── PROVIDED TEXT

Google Ads has been around for over 20 years already, and it’s still firmly holding onto its spot as the most popular digital advertising platform of them all. There is a good reason for that: the platform allows advertisers to appear on the world’s most used search engine, as well as Youtube, Gmail, and hundreds of Google’s partners.
All that makes Google ads a perfect place to focus all your paid campaigns. That said, advertising on Google Ads is not as easy as it may look. There are some things you need to be especially mindful of when setting up and optimizing campaigns.
Ready to learn all about them? Let’s go through the 7 Google Ads best practices, and try to make your life with the platform a whole lot easier!
1. Take care of negative keywords
There’s a trap many of us tend to fall into: thinking that our work ends with setting up the campaign and leaving the rest up to the Google ads platform. Unfortunately, this approach most often leads to burning through the budget and falling down on SERP (search engine results page).

────

• [WHAT TO DO]:
• A. Reproduce verbatim the part of the Google Ads passage above that opens with the words containing "All that makes" and closes with "engine results page).".
• B. Answer these questions using the Google Ads passage above, placing each answer on its own line and marking it as the question is marked.
(i) For how long has Google Ads been around?
(ii) How many best practices does the passage say it will go through?
(iii) What does SERP stand for?
• C. List every place the Google Ads passage above says the platform allows advertisers to appear.

── MATERIAL

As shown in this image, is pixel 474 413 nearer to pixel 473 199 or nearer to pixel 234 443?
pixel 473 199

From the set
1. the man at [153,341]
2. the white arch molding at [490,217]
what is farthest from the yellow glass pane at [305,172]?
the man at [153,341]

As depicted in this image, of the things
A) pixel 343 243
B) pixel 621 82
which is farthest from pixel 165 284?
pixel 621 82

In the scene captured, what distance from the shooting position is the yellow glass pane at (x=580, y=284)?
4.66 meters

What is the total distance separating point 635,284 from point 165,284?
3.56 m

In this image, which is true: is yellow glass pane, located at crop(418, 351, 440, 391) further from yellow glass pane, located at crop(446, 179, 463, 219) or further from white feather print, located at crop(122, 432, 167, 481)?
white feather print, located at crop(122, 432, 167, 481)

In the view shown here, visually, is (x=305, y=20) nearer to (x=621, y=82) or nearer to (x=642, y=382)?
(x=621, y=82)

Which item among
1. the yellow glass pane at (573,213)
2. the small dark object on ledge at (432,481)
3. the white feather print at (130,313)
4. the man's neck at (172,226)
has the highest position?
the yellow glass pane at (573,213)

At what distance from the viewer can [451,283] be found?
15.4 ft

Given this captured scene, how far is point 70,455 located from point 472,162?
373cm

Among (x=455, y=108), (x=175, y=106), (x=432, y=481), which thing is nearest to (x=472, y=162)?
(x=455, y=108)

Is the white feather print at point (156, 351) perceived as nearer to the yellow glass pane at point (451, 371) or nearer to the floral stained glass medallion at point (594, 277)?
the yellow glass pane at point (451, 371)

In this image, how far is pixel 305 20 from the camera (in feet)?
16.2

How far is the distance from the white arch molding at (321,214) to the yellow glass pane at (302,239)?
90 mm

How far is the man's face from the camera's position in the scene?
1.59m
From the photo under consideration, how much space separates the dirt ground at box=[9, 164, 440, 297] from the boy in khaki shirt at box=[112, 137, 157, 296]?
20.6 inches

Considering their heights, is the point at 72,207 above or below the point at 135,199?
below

────
── MATERIAL

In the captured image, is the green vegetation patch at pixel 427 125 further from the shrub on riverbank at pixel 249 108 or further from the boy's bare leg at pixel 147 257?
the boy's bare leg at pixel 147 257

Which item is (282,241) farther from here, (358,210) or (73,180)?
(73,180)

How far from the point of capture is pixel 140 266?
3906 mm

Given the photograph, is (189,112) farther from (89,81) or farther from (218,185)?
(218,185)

────
── MATERIAL

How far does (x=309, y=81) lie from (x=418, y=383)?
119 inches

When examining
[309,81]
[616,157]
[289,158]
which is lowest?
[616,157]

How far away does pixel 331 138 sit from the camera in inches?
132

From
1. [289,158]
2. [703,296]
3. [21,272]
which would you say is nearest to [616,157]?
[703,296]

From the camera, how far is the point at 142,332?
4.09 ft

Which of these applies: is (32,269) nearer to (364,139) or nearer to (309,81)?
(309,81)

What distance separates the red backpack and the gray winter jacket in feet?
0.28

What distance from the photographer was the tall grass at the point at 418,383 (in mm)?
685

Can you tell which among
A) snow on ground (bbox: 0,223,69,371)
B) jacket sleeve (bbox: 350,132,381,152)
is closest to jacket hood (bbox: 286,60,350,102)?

────

• [SOLUTION SET]:
• A.
All that makes Google ads a perfect place to focus all your paid campaigns. That said, advertising on Google Ads is not as easy as it may look. There are some things you need to be especially mindful of when setting up and optimizing campaigns.
Ready to learn all about them? Let’s go through the 7 Google Ads best practices, and try to make your life with the platform a whole lot easier!
1. Take care of negative keywords
There’s a trap many of us tend to fall into: thinking that our work ends with setting up the campaign and leaving the rest up to the Google ads platform. Unfortunately, this approach most often leads to burning through the budget and falling down on SERP (search engine results page).

• B.
(i) Over 20 years.
(ii) 7.
(iii) Search engine results page.

• C.
- The world's most used search engine
- Youtube
- Gmail
- Hundreds of Google's partners